**About this task**
In the entries below, which lines run from the one containing "scientific name: Rodentia" to the one containing "standing: 21%"? Copy exactly those lines, ends included, and no others.

**Information given**
:::

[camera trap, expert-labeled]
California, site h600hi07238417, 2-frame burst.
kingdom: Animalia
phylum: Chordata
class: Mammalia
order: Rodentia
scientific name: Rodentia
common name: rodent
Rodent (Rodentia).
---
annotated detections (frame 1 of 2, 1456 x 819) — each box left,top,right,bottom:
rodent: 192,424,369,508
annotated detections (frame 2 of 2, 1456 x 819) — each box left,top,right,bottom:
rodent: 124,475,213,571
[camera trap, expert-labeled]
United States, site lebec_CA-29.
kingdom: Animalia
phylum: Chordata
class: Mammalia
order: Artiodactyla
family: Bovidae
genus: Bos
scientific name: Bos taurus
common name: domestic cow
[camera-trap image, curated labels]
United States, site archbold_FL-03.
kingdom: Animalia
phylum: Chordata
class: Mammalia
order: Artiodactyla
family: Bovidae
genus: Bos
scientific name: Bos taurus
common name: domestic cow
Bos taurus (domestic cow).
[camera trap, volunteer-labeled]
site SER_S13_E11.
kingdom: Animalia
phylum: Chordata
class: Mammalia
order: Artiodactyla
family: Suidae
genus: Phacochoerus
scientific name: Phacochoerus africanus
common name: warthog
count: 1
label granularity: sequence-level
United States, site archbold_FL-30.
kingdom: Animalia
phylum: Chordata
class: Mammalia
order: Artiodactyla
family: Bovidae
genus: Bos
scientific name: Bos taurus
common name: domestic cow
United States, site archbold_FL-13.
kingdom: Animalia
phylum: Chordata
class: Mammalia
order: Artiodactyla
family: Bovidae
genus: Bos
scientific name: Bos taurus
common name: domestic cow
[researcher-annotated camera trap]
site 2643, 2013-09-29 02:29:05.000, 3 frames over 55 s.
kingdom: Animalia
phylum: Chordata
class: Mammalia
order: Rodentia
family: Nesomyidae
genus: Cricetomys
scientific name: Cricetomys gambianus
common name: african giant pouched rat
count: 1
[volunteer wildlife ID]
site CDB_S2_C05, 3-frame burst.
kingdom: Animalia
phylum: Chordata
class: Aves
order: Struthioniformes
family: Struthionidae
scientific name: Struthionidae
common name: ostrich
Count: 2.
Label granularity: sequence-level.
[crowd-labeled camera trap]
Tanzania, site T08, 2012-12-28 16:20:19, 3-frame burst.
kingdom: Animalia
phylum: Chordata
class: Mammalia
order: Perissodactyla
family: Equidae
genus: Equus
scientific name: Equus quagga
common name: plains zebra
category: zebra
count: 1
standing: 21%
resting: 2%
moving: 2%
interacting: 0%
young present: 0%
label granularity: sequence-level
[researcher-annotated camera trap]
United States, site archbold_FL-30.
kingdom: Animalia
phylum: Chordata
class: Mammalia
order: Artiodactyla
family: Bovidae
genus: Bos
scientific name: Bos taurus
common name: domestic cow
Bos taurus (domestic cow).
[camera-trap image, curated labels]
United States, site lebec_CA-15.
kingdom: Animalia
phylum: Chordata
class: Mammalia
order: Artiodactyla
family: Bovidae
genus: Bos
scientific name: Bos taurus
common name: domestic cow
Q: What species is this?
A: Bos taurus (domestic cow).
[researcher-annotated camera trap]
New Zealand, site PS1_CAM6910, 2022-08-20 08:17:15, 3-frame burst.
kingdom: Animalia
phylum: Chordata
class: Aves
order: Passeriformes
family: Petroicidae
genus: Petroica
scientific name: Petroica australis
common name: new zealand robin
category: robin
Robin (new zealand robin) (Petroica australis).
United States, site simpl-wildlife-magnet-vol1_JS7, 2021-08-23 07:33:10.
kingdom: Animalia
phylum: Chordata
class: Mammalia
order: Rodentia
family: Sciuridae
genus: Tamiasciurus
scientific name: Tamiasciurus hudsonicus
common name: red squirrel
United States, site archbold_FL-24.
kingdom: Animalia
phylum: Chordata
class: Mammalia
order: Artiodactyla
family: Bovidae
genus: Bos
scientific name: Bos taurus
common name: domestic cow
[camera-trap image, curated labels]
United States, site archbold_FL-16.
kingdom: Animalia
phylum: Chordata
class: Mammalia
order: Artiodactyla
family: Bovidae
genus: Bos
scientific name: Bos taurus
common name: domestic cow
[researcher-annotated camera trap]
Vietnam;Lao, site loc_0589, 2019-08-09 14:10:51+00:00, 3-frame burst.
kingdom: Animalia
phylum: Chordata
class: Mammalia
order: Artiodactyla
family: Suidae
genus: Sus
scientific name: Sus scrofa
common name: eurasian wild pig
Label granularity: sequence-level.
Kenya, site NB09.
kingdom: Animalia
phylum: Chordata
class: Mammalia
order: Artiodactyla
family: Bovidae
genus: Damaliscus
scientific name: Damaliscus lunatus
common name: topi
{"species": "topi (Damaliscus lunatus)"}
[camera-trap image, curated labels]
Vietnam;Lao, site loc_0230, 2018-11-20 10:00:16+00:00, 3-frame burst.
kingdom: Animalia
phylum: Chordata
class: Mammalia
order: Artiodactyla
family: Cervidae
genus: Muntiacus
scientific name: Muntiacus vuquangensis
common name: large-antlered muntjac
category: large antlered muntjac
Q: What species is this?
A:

:::

**Written response**
scientific name: Rodentia
common name: rodent
Rodent (Rodentia).
---
annotated detections (frame 1 of 2, 1456 x 819) — each box left,top,right,bottom:
rodent: 192,424,369,508
annotated detections (frame 2 of 2, 1456 x 819) — each box left,top,right,bottom:
rodent: 124,475,213,571
[camera trap, expert-labeled]
United States, site lebec_CA-29.
kingdom: Animalia
phylum: Chordata
class: Mammalia
order: Artiodactyla
family: Bovidae
genus: Bos
scientific name: Bos taurus
common name: domestic cow
[camera-trap image, curated labels]
United States, site archbold_FL-03.
kingdom: Animalia
phylum: Chordata
class: Mammalia
order: Artiodactyla
family: Bovidae
genus: Bos
scientific name: Bos taurus
common name: domestic cow
Bos taurus (domestic cow).
[camera trap, volunteer-labeled]
site SER_S13_E11.
kingdom: Animalia
phylum: Chordata
class: Mammalia
order: Artiodactyla
family: Suidae
genus: Phacochoerus
scientific name: Phacochoerus africanus
common name: warthog
count: 1
label granularity: sequence-level
United States, site archbold_FL-30.
kingdom: Animalia
phylum: Chordata
class: Mammalia
order: Artiodactyla
family: Bovidae
genus: Bos
scientific name: Bos taurus
common name: domestic cow
United States, site archbold_FL-13.
kingdom: Animalia
phylum: Chordata
class: Mammalia
order: Artiodactyla
family: Bovidae
genus: Bos
scientific name: Bos taurus
common name: domestic cow
[researcher-annotated camera trap]
site 2643, 2013-09-29 02:29:05.000, 3 frames over 55 s.
kingdom: Animalia
phylum: Chordata
class: Mammalia
order: Rodentia
family: Nesomyidae
genus: Cricetomys
scientific name: Cricetomys gambianus
common name: african giant pouched rat
count: 1
[volunteer wildlife ID]
site CDB_S2_C05, 3-frame burst.
kingdom: Animalia
phylum: Chordata
class: Aves
order: Struthioniformes
family: Struthionidae
scientific name: Struthionidae
common name: ostrich
Count: 2.
Label granularity: sequence-level.
[crowd-labeled camera trap]
Tanzania, site T08, 2012-12-28 16:20:19, 3-frame burst.
kingdom: Animalia
phylum: Chordata
class: Mammalia
order: Perissodactyla
family: Equidae
genus: Equus
scientific name: Equus quagga
common name: plains zebra
category: zebra
count: 1
standing: 21%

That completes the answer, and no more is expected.